(INPUT FOR THIS TASK begins)

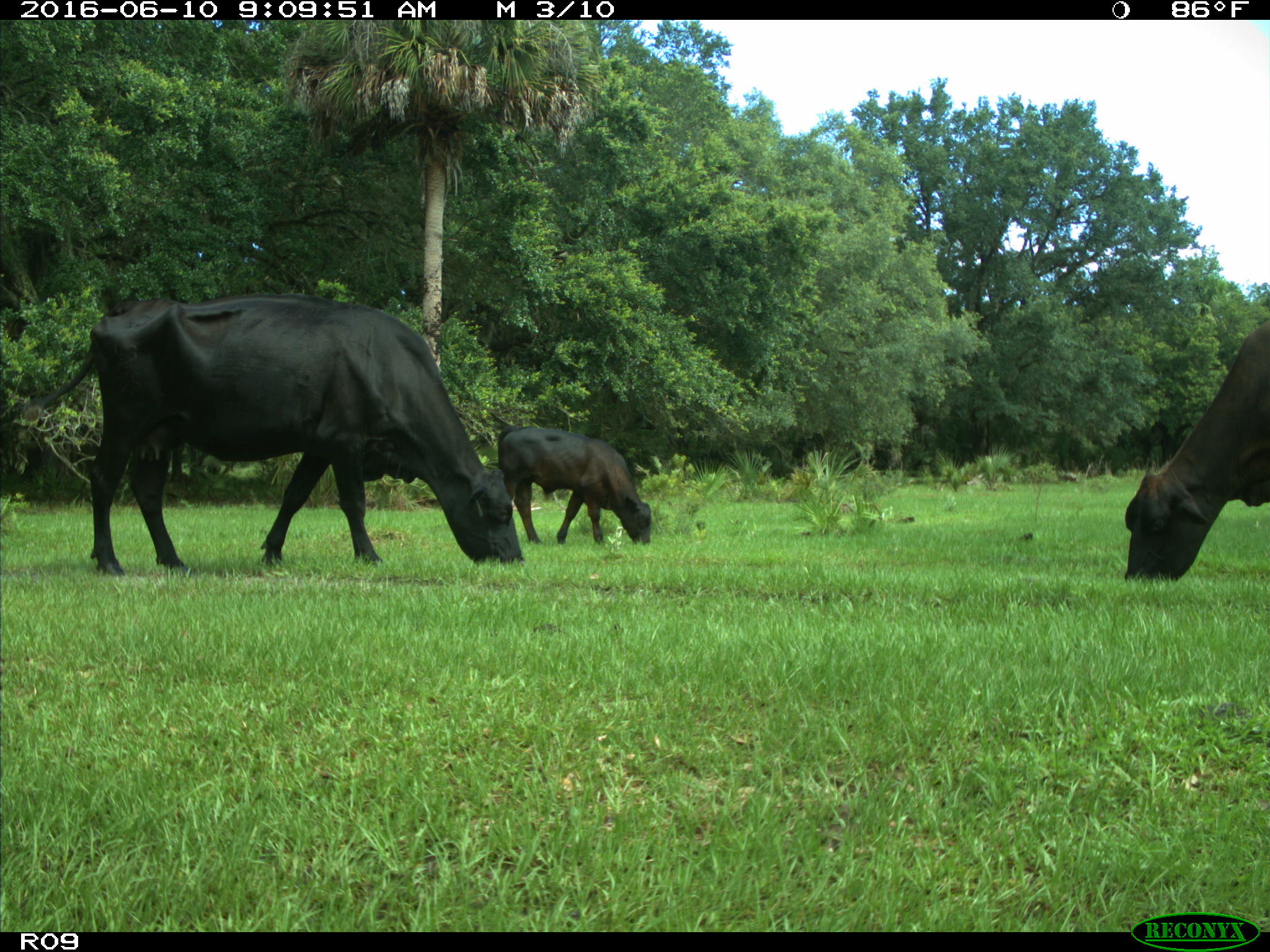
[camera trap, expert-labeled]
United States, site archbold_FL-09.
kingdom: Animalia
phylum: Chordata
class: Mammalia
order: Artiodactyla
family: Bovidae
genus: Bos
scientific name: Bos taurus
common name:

(INPUT FOR THIS TASK ends)

ACTION ITEM:
Rewrite the data above exactly as given, but omit the images.

WRITTEN SOLUTION:
[camera trap, expert-labeled]
United States, site archbold_FL-09.
kingdom: Animalia
phylum: Chordata
class: Mammalia
order: Artiodactyla
family: Bovidae
genus: Bos
scientific name: Bos taurus
common name:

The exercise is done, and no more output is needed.